▶ What the task requires
Every line containing the string "está" should be returned from the records.

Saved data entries
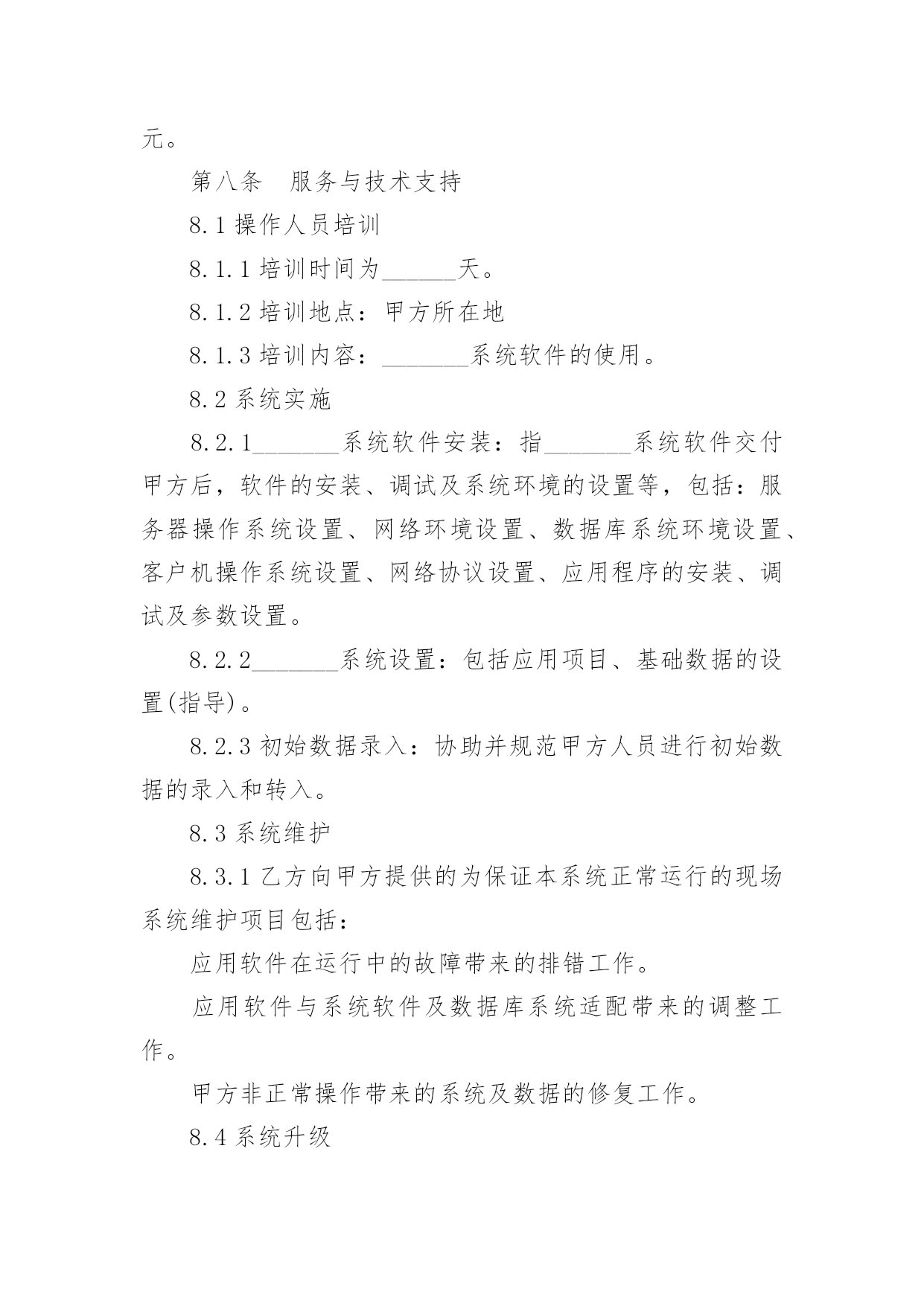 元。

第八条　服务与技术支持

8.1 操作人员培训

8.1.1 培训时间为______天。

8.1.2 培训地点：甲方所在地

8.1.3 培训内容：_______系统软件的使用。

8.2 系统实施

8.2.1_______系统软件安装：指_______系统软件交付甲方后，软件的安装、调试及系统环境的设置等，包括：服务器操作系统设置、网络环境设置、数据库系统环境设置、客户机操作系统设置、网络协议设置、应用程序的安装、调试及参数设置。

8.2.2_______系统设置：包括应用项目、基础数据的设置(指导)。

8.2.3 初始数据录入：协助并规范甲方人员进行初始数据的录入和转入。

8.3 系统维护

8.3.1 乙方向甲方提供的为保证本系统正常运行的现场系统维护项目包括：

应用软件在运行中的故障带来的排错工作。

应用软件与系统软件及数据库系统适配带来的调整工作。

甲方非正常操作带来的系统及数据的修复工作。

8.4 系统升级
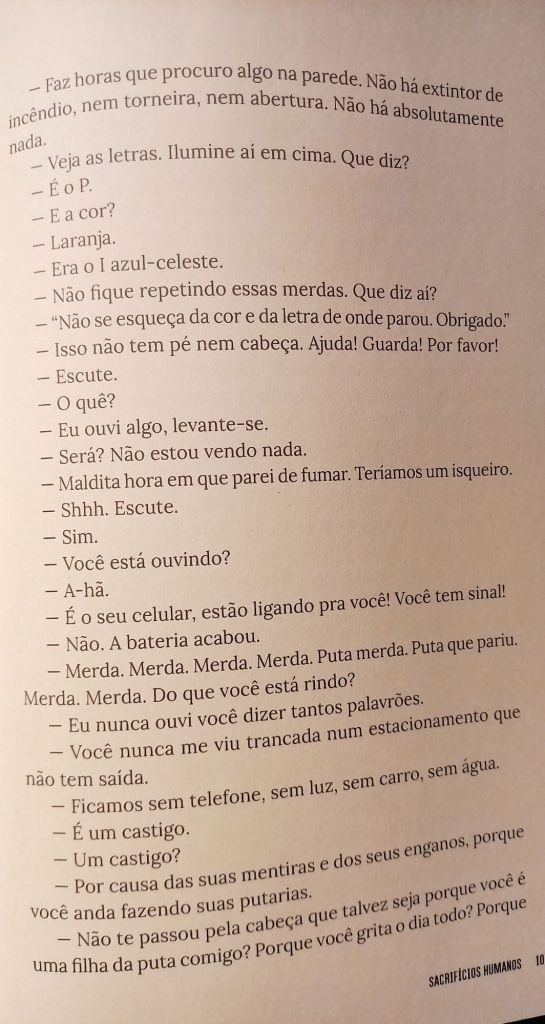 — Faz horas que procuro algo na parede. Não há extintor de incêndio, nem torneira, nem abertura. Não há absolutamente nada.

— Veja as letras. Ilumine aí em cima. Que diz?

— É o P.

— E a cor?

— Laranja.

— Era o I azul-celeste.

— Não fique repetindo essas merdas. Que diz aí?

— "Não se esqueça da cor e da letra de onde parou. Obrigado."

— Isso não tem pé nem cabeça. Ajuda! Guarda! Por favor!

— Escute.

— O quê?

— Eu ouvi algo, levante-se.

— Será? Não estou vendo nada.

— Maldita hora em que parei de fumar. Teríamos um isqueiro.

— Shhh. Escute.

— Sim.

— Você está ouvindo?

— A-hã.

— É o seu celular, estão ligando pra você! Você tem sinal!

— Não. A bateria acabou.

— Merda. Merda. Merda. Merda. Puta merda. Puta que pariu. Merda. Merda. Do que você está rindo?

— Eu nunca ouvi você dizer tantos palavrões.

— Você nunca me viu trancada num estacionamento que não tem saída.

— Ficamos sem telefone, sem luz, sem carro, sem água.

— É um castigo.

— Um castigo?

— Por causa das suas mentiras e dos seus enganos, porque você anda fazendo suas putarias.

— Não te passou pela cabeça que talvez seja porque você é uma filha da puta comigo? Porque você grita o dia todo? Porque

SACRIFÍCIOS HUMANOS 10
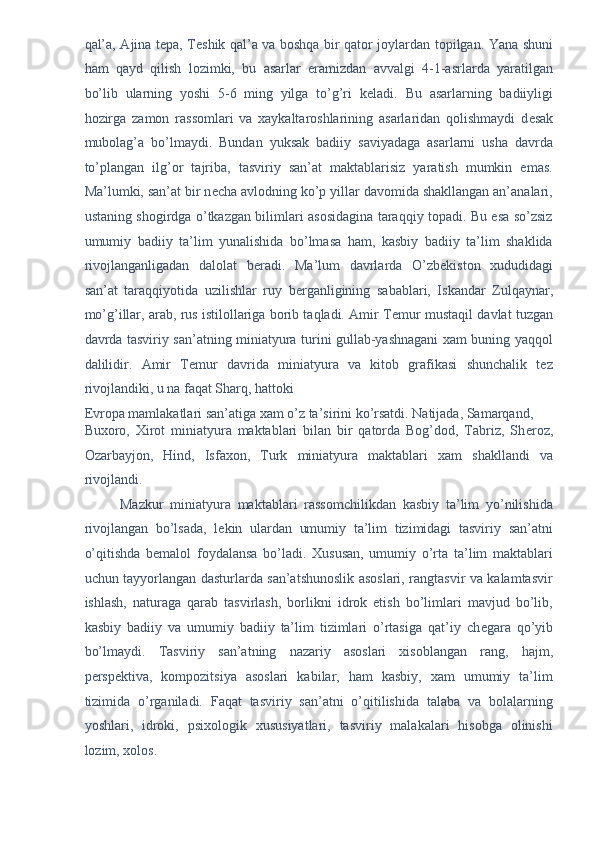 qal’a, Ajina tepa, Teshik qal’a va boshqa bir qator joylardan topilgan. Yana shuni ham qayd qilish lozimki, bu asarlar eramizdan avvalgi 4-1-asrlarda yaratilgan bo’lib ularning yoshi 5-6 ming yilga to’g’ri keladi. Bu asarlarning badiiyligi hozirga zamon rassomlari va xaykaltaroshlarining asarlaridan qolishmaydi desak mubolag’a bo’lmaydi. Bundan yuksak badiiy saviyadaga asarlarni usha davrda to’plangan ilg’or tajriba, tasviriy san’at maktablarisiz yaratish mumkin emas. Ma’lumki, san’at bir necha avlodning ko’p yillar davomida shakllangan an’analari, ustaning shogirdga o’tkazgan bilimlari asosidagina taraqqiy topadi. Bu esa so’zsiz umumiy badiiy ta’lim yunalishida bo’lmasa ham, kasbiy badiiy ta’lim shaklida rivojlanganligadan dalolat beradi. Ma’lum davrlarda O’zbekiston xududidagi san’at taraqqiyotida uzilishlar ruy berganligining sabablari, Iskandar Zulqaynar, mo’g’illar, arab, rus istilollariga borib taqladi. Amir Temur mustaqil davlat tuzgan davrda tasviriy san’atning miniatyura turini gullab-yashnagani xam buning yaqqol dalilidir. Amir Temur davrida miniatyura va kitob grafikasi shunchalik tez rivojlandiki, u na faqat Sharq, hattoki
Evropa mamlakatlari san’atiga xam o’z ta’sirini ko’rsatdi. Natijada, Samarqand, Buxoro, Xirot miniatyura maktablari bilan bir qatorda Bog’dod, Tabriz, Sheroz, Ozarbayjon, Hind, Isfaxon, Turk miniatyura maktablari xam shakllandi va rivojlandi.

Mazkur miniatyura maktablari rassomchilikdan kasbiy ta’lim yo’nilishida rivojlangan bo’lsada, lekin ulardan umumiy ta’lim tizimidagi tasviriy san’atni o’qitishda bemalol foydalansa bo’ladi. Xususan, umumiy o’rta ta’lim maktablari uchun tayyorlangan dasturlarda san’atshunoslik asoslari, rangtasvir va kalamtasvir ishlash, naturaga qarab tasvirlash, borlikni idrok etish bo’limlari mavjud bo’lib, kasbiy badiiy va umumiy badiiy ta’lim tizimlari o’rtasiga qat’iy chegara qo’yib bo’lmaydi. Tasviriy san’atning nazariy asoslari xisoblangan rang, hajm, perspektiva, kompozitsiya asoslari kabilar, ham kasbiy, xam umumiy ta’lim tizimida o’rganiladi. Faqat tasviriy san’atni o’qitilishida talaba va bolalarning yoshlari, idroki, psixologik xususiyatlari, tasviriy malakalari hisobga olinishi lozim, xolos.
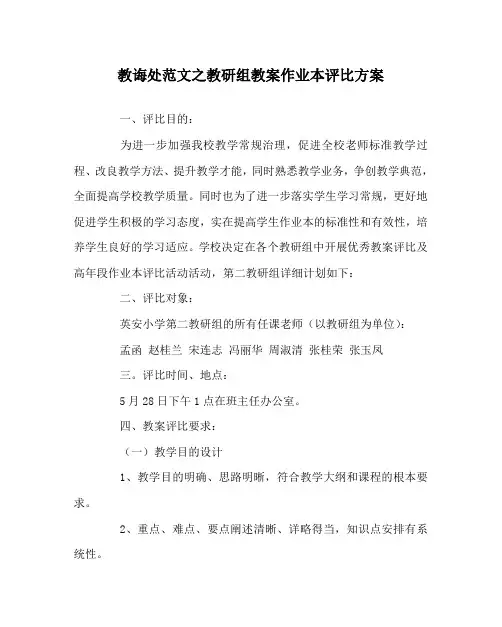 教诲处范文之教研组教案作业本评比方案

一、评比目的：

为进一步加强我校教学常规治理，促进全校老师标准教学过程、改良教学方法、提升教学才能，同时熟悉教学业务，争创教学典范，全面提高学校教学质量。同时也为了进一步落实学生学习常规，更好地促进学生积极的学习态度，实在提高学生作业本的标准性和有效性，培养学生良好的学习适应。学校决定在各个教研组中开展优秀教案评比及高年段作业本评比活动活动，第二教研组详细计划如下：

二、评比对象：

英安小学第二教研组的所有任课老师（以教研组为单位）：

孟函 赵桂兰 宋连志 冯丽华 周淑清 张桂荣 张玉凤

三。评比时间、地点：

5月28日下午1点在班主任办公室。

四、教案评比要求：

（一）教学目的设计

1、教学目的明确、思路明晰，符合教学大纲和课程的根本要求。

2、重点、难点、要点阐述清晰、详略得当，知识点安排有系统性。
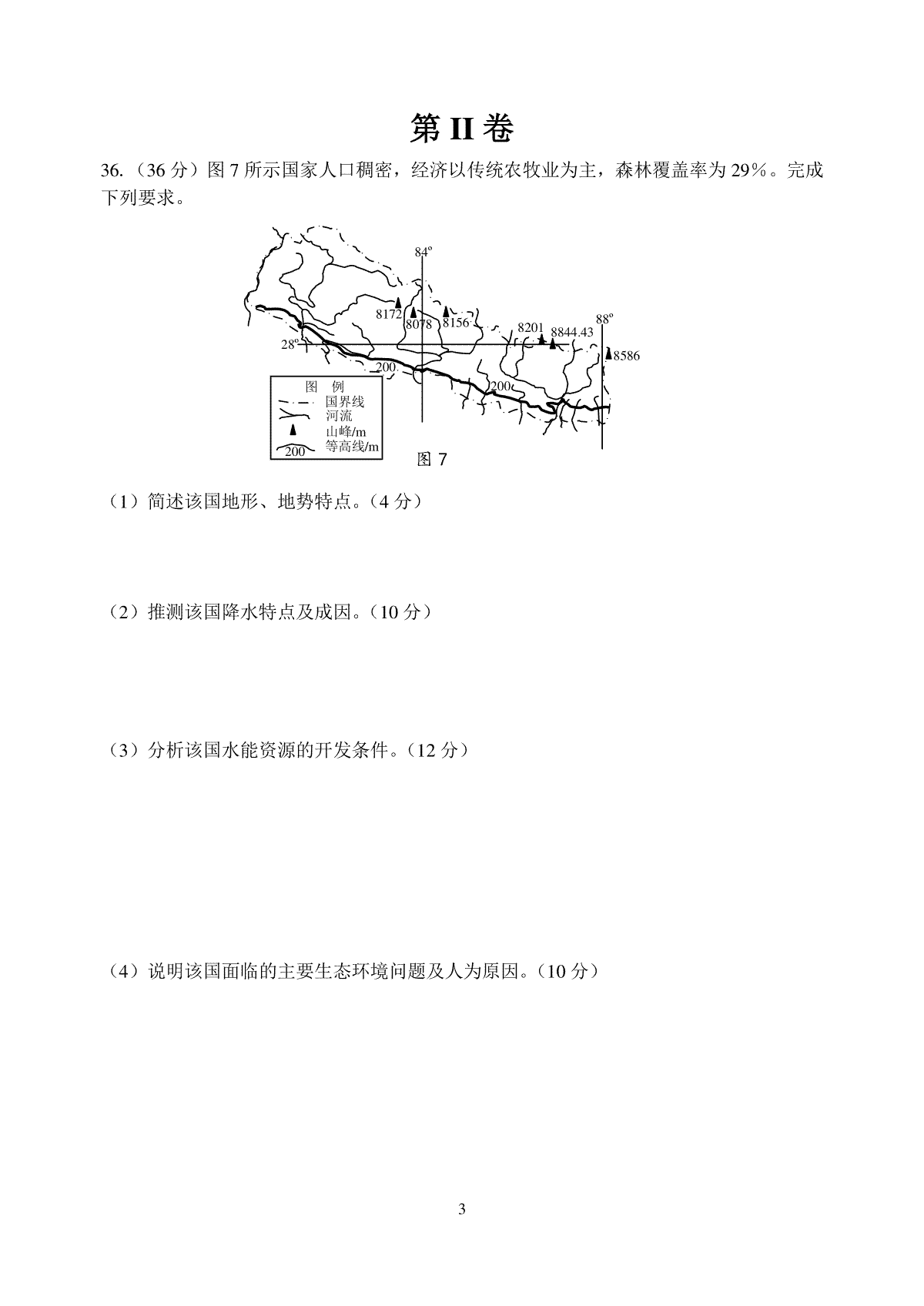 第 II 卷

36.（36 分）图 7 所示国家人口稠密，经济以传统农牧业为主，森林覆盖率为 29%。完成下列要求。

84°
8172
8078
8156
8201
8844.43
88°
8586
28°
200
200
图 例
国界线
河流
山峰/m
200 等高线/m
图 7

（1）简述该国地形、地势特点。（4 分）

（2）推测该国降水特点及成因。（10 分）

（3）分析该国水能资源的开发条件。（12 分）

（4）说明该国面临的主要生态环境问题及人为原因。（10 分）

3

▶ Solution for this exercise
— Você está ouvindo?
— Merda. Merda. Merda. Merda. Puta merda. Puta que pariu. Merda. Merda. Do que você está rindo?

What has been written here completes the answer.